### SOURCE MATERIAL ###

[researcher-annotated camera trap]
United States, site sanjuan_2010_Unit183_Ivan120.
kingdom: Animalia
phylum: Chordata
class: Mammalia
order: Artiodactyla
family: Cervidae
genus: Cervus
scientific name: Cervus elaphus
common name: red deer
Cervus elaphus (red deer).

###
### SOURCE MATERIAL ###

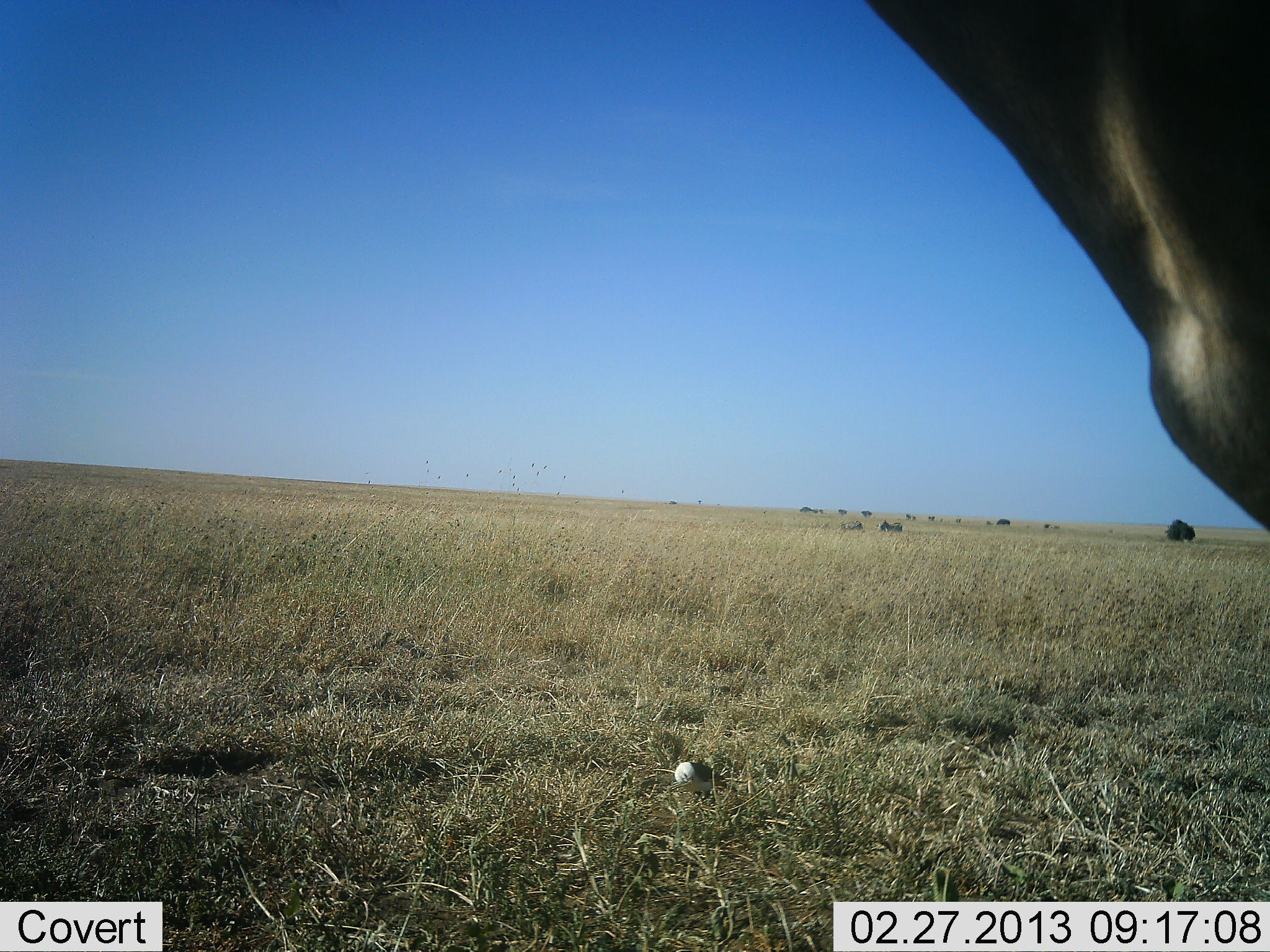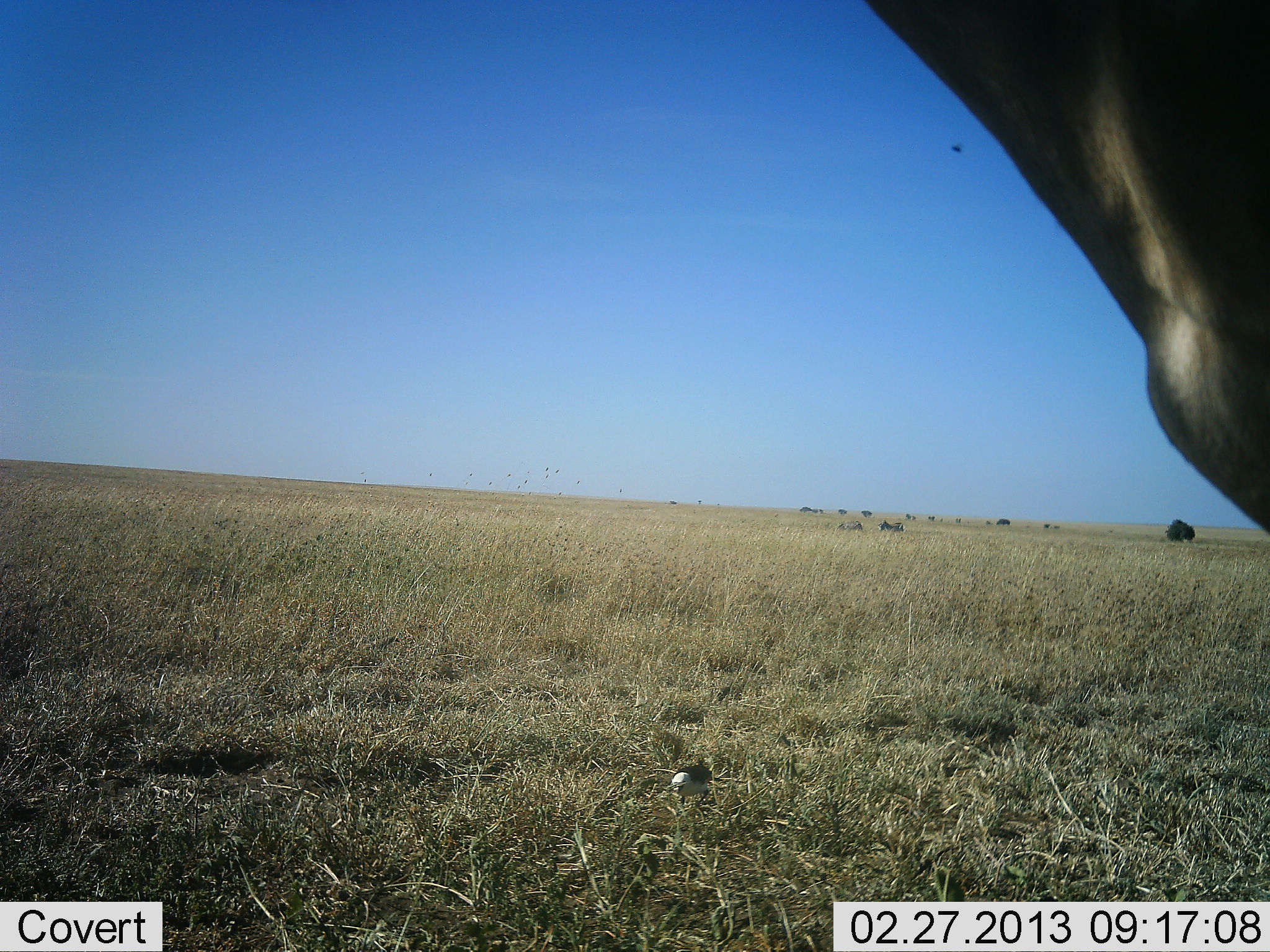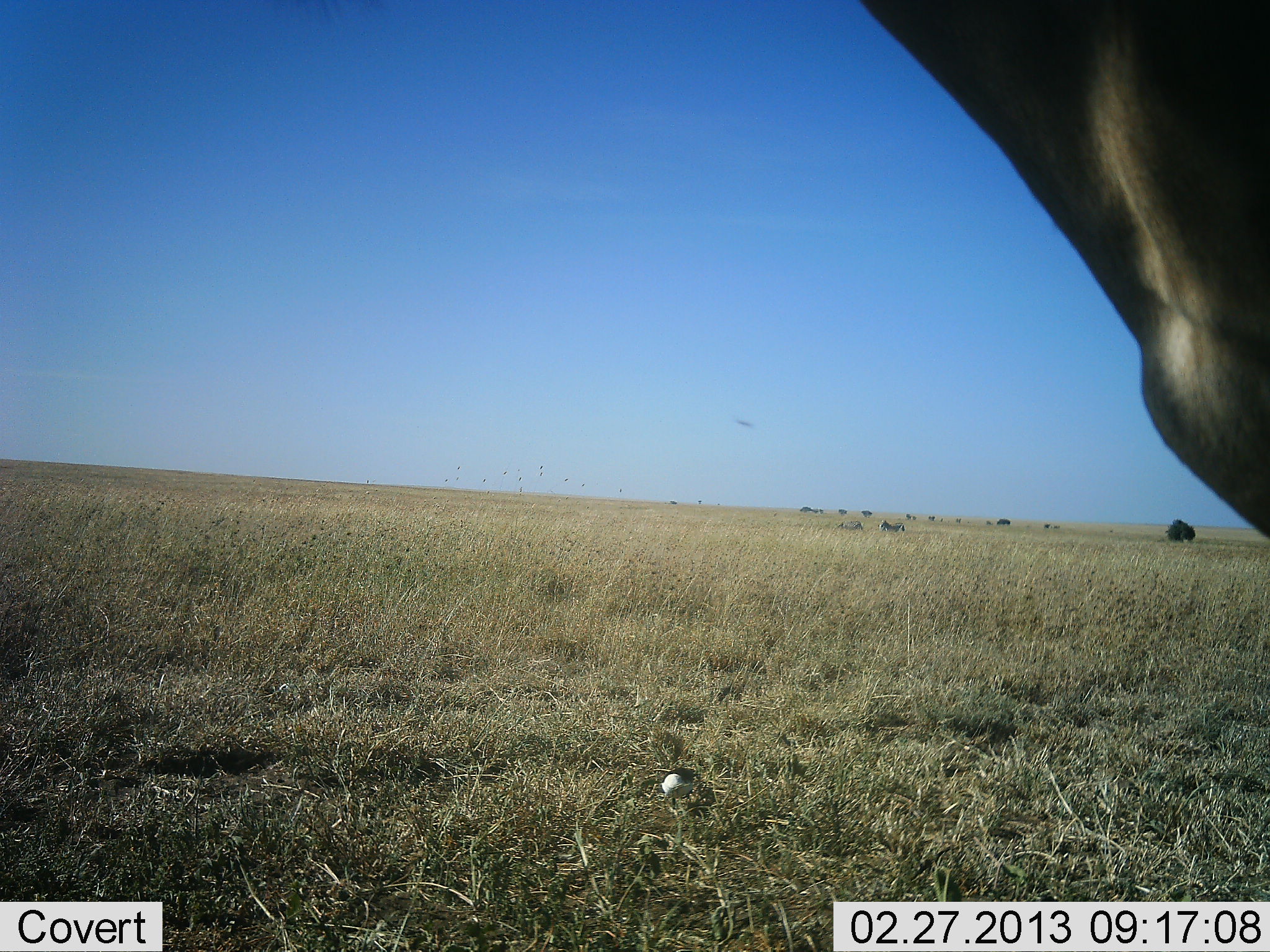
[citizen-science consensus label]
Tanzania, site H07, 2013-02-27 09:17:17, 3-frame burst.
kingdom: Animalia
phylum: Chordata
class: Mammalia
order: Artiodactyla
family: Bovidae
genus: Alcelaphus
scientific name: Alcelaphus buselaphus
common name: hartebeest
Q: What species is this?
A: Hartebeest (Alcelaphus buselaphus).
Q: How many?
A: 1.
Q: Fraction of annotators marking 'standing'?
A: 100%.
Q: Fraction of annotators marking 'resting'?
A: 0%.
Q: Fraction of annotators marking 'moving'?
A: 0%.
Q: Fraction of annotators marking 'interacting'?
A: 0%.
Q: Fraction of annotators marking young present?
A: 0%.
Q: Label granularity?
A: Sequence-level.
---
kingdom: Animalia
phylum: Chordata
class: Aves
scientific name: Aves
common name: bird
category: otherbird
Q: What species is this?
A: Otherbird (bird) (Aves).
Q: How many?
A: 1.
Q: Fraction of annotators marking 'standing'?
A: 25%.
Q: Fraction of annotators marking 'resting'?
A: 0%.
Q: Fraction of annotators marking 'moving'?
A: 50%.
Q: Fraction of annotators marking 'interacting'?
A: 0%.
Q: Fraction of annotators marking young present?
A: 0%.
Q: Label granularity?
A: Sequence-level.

###

Every line of the records that includes the word "site" should be gathered.

United States, site sanjuan_2010_Unit183_Ivan120.
Tanzania, site H07, 2013-02-27 09:17:17, 3-frame burst.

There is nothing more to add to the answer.